Member of the Oklahoma House of Representatives from the Tulsa County district
- In office 1912–1914 Serving with William B. Williams
- Preceded by: J. I. Gillespie
- Succeeded by: Washington E. Hudson James H. Sykes

Personal details
- Born: August 31, 1867 Greene County, Georgia, U.S.
- Died: November 7, 1958 (aged 91) Muskogee, Oklahoma, U.S.
- Party: Democratic Party

= Frank Z. Curry =

American politician

Frank Z. Curry was an American politician who served in the Oklahoma House of Representatives from 1912 to 1914. He was a member of the Democratic Party and represented Tulsa County.

==Biography==
Frank Z. Curry was born on August 31, 1867, in Greene County, Georgia. He graduated from the University of Georgia Law School in 1888 and served in the Spanish-American War. Prior to moving to Oklahoma, Curry worked as an attorney and county court judge for Butts County, Georgia.

In 1912, Curry began calling the Democratic Party leadership in Tulsa corrupt. He ran in the Democratic primary to represent Tulsa County in the Oklahoma House of Representatives, defeating incumbent J. I. Gillespie. In a top-two general election, Curry and fellow Democrat William B. Williams ran against Republicans C. H. Cleveland and John A. Oliphant. Curry won the November election. He was succeeded in office by Washington E. Hudson.

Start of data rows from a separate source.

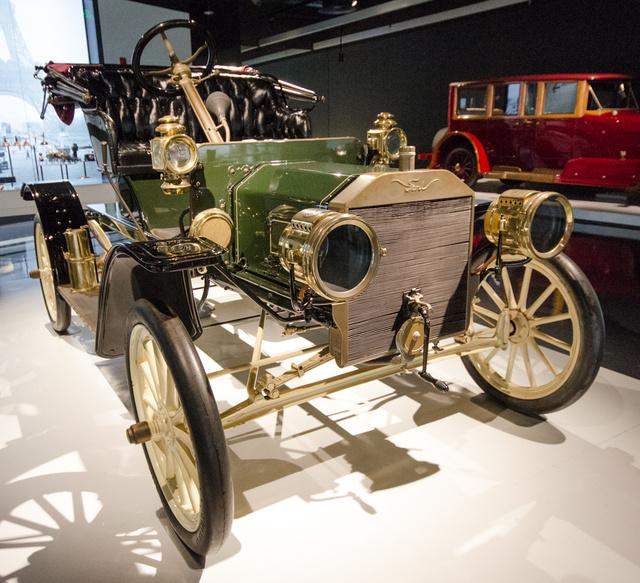 Ford Model S 1907-ből. Aki ismeri az ábécét, kikövetkeztetheti, hogy még a T-modell előtti konstrukció számtalan hintószerű részlettel. Meg sem közelítette utóda sikerét, de a futószalagos gyártás kifejlesztésekor sokat tanultak általa.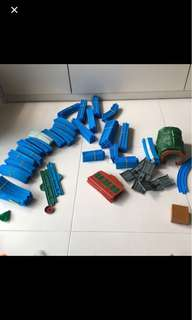 Thomas Track Bundle of 5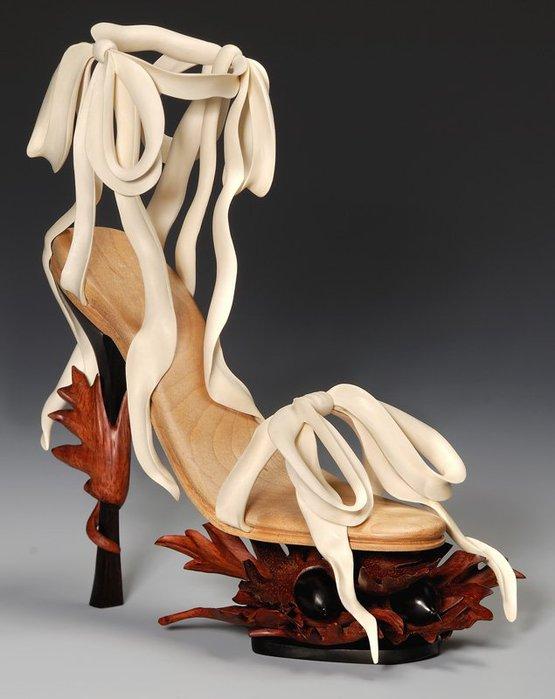 скульптуры из дерева Дениз Нильсен и Джордж Уортингтон 3 (555x700, 52Kb)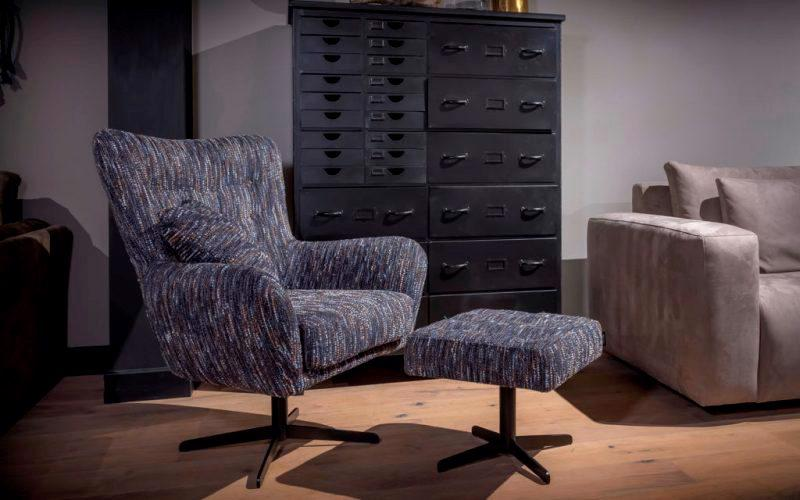 UrbanSofa-Flynn-fauteuil-met-draaipoot-en-hocker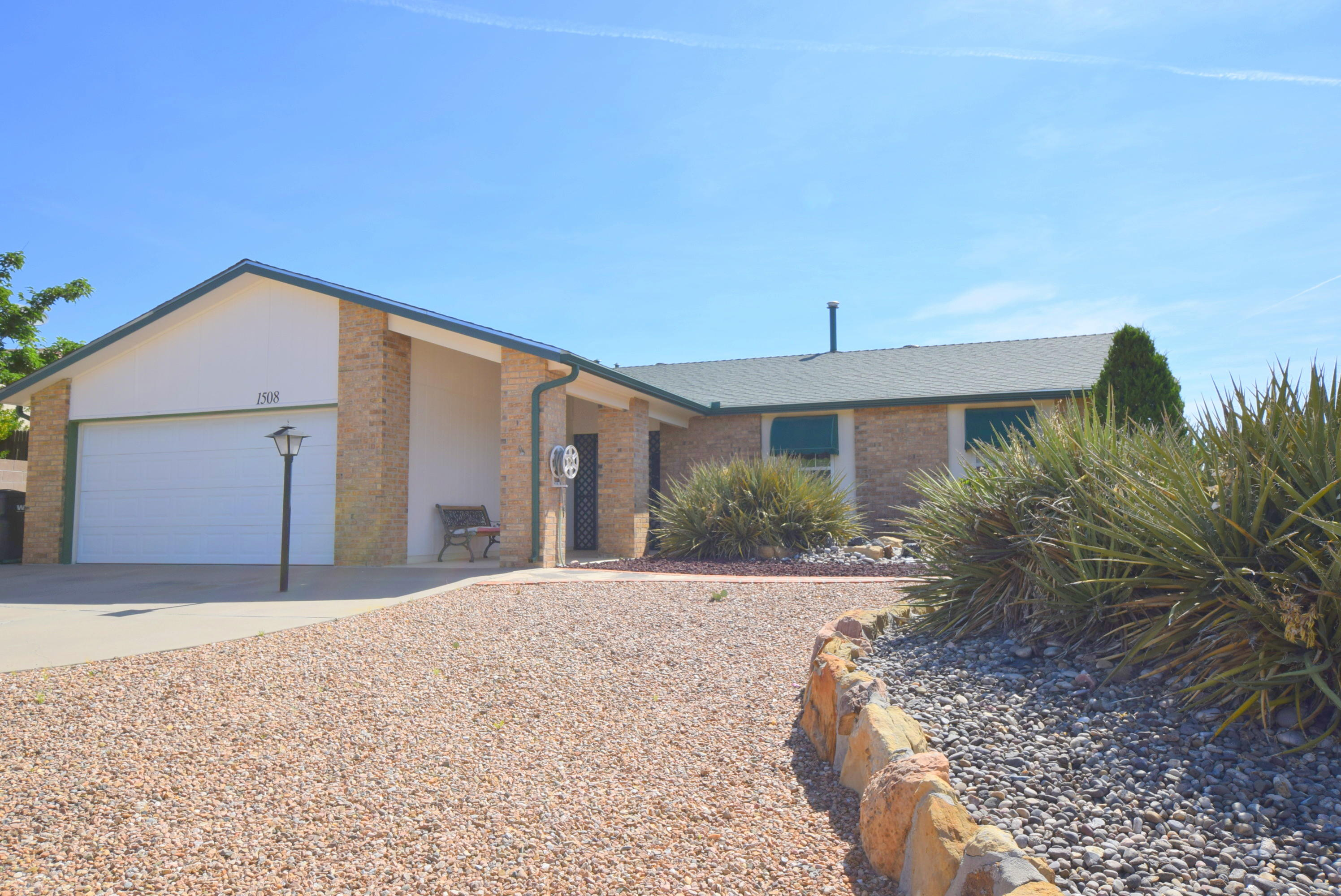 1508 BLACKBIRD Road NE Property Photo - Rio Rancho, NM real estate listing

In 1914, he ran for the 31st district of the Oklahoma Senate against incumbent A. F. Vandeventer, with both Curry and Vandeventer losing to R. L. Davidson. The Tulsa Tribune opposed his candidacy, calling him "Standard Oil's candidate." In 1916, he again ran for the Oklahoma legislature and lost to incumbent James H. Sykes.

In 1930, he again ran for the Oklahoma legislature, but he placed 5th in the primary. In 1936, he ran against incumbent state representative Seth G. Eby and the two advanced to a runoff, which Curry lost.

Curry died on November 7, 1958, in Muskogee, Oklahoma.